Tuesday, July 29, 2014

Guest Post by Joyce DeBacco

Today I'm pleased to host Joyce DeBacco.  She is the author of Tomorrow Blossoms. She's going to tell us a little about her next project, The Mercy of Time and Chance.


Thank you, Sue, for inviting me to post on your blog. Today, I’d like to mention how “Tomorrow Blossoms”, the book you featured yesterday came to be. My college-age daughter had come home on a break and mentioned that a classmate of hers who’d been adopted as an infant had been contacted by his birth parents. That set in motion a range of possibilities for my writer’s mind, the end result being “Tomorrow Blossoms”. 
Now, I’d like to talk about my new release “The Mercy of Time and Chance” and its evolution from idea to reality. Because the story is based on my grandmother’s life, it’s very special to me, and there were times I wondered if it would ever see the light of day. Especially since I originally wrote it shortly after her death many years ago. It was my first attempt at writing, and it showed. Consequently, it went in a drawer and stayed there for 30 years.
Aware I woefully lacked the skills to do justice to Grandma’s story, I started reading everything I could about creative writing. And then I started writing another story, then another.

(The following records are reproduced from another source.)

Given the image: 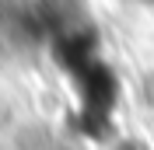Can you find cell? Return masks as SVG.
I'll use <instances>...</instances> for the list:
<instances>
[{"mask_svg": "<svg viewBox=\"0 0 154 150\" xmlns=\"http://www.w3.org/2000/svg\"><path fill=\"white\" fill-rule=\"evenodd\" d=\"M133 4H140V7H154V0H133Z\"/></svg>", "mask_w": 154, "mask_h": 150, "instance_id": "cell-1", "label": "cell"}]
</instances>
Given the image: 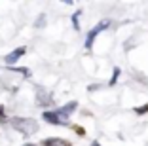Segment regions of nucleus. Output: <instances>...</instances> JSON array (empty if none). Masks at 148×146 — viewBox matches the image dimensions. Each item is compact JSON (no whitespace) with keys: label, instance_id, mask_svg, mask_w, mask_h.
Returning <instances> with one entry per match:
<instances>
[{"label":"nucleus","instance_id":"obj_4","mask_svg":"<svg viewBox=\"0 0 148 146\" xmlns=\"http://www.w3.org/2000/svg\"><path fill=\"white\" fill-rule=\"evenodd\" d=\"M25 53H27V47H25V46H19V47H15L13 51H10L8 55L4 57V63L8 64V66H12V64H13V63H17V61L21 59L23 55H25Z\"/></svg>","mask_w":148,"mask_h":146},{"label":"nucleus","instance_id":"obj_13","mask_svg":"<svg viewBox=\"0 0 148 146\" xmlns=\"http://www.w3.org/2000/svg\"><path fill=\"white\" fill-rule=\"evenodd\" d=\"M72 129L78 133V137H86V129H84V127H80V125H72Z\"/></svg>","mask_w":148,"mask_h":146},{"label":"nucleus","instance_id":"obj_1","mask_svg":"<svg viewBox=\"0 0 148 146\" xmlns=\"http://www.w3.org/2000/svg\"><path fill=\"white\" fill-rule=\"evenodd\" d=\"M10 123H12V127L15 129V131H19V133L23 135V137H31V135H34L36 131H38V121L34 120V118H12L10 120Z\"/></svg>","mask_w":148,"mask_h":146},{"label":"nucleus","instance_id":"obj_9","mask_svg":"<svg viewBox=\"0 0 148 146\" xmlns=\"http://www.w3.org/2000/svg\"><path fill=\"white\" fill-rule=\"evenodd\" d=\"M120 74H122V70H120V69H118V66H116V69L112 70V78H110V82H108V86H114V84L118 82V78H120Z\"/></svg>","mask_w":148,"mask_h":146},{"label":"nucleus","instance_id":"obj_11","mask_svg":"<svg viewBox=\"0 0 148 146\" xmlns=\"http://www.w3.org/2000/svg\"><path fill=\"white\" fill-rule=\"evenodd\" d=\"M8 121V118H6V108L4 104H0V123H6Z\"/></svg>","mask_w":148,"mask_h":146},{"label":"nucleus","instance_id":"obj_16","mask_svg":"<svg viewBox=\"0 0 148 146\" xmlns=\"http://www.w3.org/2000/svg\"><path fill=\"white\" fill-rule=\"evenodd\" d=\"M91 146H101V144H99L97 141H93V142H91Z\"/></svg>","mask_w":148,"mask_h":146},{"label":"nucleus","instance_id":"obj_10","mask_svg":"<svg viewBox=\"0 0 148 146\" xmlns=\"http://www.w3.org/2000/svg\"><path fill=\"white\" fill-rule=\"evenodd\" d=\"M135 114H137V116H144V114H148V104L137 106V108H135Z\"/></svg>","mask_w":148,"mask_h":146},{"label":"nucleus","instance_id":"obj_6","mask_svg":"<svg viewBox=\"0 0 148 146\" xmlns=\"http://www.w3.org/2000/svg\"><path fill=\"white\" fill-rule=\"evenodd\" d=\"M42 146H72V142L66 141V138H59V137H49V138H44Z\"/></svg>","mask_w":148,"mask_h":146},{"label":"nucleus","instance_id":"obj_8","mask_svg":"<svg viewBox=\"0 0 148 146\" xmlns=\"http://www.w3.org/2000/svg\"><path fill=\"white\" fill-rule=\"evenodd\" d=\"M10 70H12V72L23 74L25 78H31V70H29V69H23V66H10Z\"/></svg>","mask_w":148,"mask_h":146},{"label":"nucleus","instance_id":"obj_7","mask_svg":"<svg viewBox=\"0 0 148 146\" xmlns=\"http://www.w3.org/2000/svg\"><path fill=\"white\" fill-rule=\"evenodd\" d=\"M76 108H78V103H76V101H70L69 104H65V106H61V110L65 112L66 116H70V114H72V112L76 110Z\"/></svg>","mask_w":148,"mask_h":146},{"label":"nucleus","instance_id":"obj_3","mask_svg":"<svg viewBox=\"0 0 148 146\" xmlns=\"http://www.w3.org/2000/svg\"><path fill=\"white\" fill-rule=\"evenodd\" d=\"M108 27H110V21H108V19H103L101 23H97V25L93 27L89 32H87V36H86V49H91L95 38H97V36H99L105 29H108Z\"/></svg>","mask_w":148,"mask_h":146},{"label":"nucleus","instance_id":"obj_2","mask_svg":"<svg viewBox=\"0 0 148 146\" xmlns=\"http://www.w3.org/2000/svg\"><path fill=\"white\" fill-rule=\"evenodd\" d=\"M42 118L51 125H69V118L70 116H66L61 108H57V110H44Z\"/></svg>","mask_w":148,"mask_h":146},{"label":"nucleus","instance_id":"obj_12","mask_svg":"<svg viewBox=\"0 0 148 146\" xmlns=\"http://www.w3.org/2000/svg\"><path fill=\"white\" fill-rule=\"evenodd\" d=\"M80 13H82V12H76V13L72 15V25H74V29H76V30H80V25H78V17H80Z\"/></svg>","mask_w":148,"mask_h":146},{"label":"nucleus","instance_id":"obj_15","mask_svg":"<svg viewBox=\"0 0 148 146\" xmlns=\"http://www.w3.org/2000/svg\"><path fill=\"white\" fill-rule=\"evenodd\" d=\"M23 146H38V144H34V142H25Z\"/></svg>","mask_w":148,"mask_h":146},{"label":"nucleus","instance_id":"obj_14","mask_svg":"<svg viewBox=\"0 0 148 146\" xmlns=\"http://www.w3.org/2000/svg\"><path fill=\"white\" fill-rule=\"evenodd\" d=\"M99 84H91V86H89V87H87V91H97V89H99Z\"/></svg>","mask_w":148,"mask_h":146},{"label":"nucleus","instance_id":"obj_5","mask_svg":"<svg viewBox=\"0 0 148 146\" xmlns=\"http://www.w3.org/2000/svg\"><path fill=\"white\" fill-rule=\"evenodd\" d=\"M36 99H38V104L44 108H48L53 104V97L51 93H48L46 89H42V87H36Z\"/></svg>","mask_w":148,"mask_h":146}]
</instances>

While I started to attract agents’ interests and even signed with one, the big boys in publishing weren’t interested.
Left to my own devices, I submitted to a small publisher and was accepted. A year later, I submitted a different book to another publisher and was accepted again. By this time, indie publishing was gaining more acceptance, so I tried my hand at formatting and publishing my own work. Now, I have six novels out in paperback and e-book, and one short story collection in e-book only. I’m also working on a light romantic series.
But back to Grandma’s story. After I had some success under my belt, I began to think about tackling the mammoth stack of papers gathering dust in a drawer. As I reread it, my enthusiasm grew. Much of it had to be discarded because it wasn’t important to the story and didn’t add anything but filler. What was left needed a drastic pruning. Every verb was accompanied by an adverb, every noun had an adjective, and no one ever “said” anything. Oh, no, they opined, exclaimed, or shouted. You get the picture. After I corrected that, I felt I had a credible story that would resonate with many different nationalities besides the Italian-American families portrayed in the book.

The story begins in 1902 and spans three generations of an Italian-American family. The first generation is steeped in old world customs and values, living in the manner expected of them by their church and community. The second clings to the old and familiar while the world around them changes. The third embraces the modern but reverts to the past when it suits them.
Caught in the middle is Renie. Orphaned at two, she’s never known a mother’s love. Weaned on rejection and raised on neglect by a bitter stepmother, she’s unsure how to mother her own children, passing on what she believes are the proper roles of men and women.
After a life filled with tragedy and heartbreak, she realizes she may have created a respectful, obedient daughter, but she’s also made her meek and submissive. Her son, on the other hand, has been groomed from birth to assume his father’s role as lord and master of the family. Unfortunately, he also inherits his quick temper.

Here is a short excerpt from the first generation, circa 1913.

In the shadows of the darkened parlor, Tessa rubbed a coarse hand on the underside of her swollen belly as she pondered the conversation to which she’d just been privy. She’d noticed her stepdaughter’s figure developing a more womanly roundness. Apparently Carmine also noticed. With firm, high breasts, a tiny waist, and rounded hips, the girl reminded her of herself many years earlier. Now, at thirty years of age, she couldn’t recall a time when her body was hers alone. For the last ten years she’d been attached to, coupled with, or inhabited by others, poked and prodded from without and within. Trapped in a misshapen body for much of her adult life, she found it difficult if not impossible to commiserate with the problems of her young, attractive stepdaughter.
The fluted horn of Tony’s Victrola issued a groan not unlike the dying moans of a wounded animal. Tessa glanced at her sleeping husband, his fat cigar dangling precariously from his gnarled fingers, and frowned. She plucked the stogie from his hand before it fell and ground it out in the ashtray. Then she slipped the glass of wine from his other hand before it, too, landed on the carpet.
She drained what was left of his Chianti, then rested the empty glass on the crest of her belly and refilled it. As she swirled the ruby liquid round and round, an enigmatic smile played across her face. Then she downed the drink in a single, satisfied gulp, as if adding the final ingredient to a prize-winning recipe.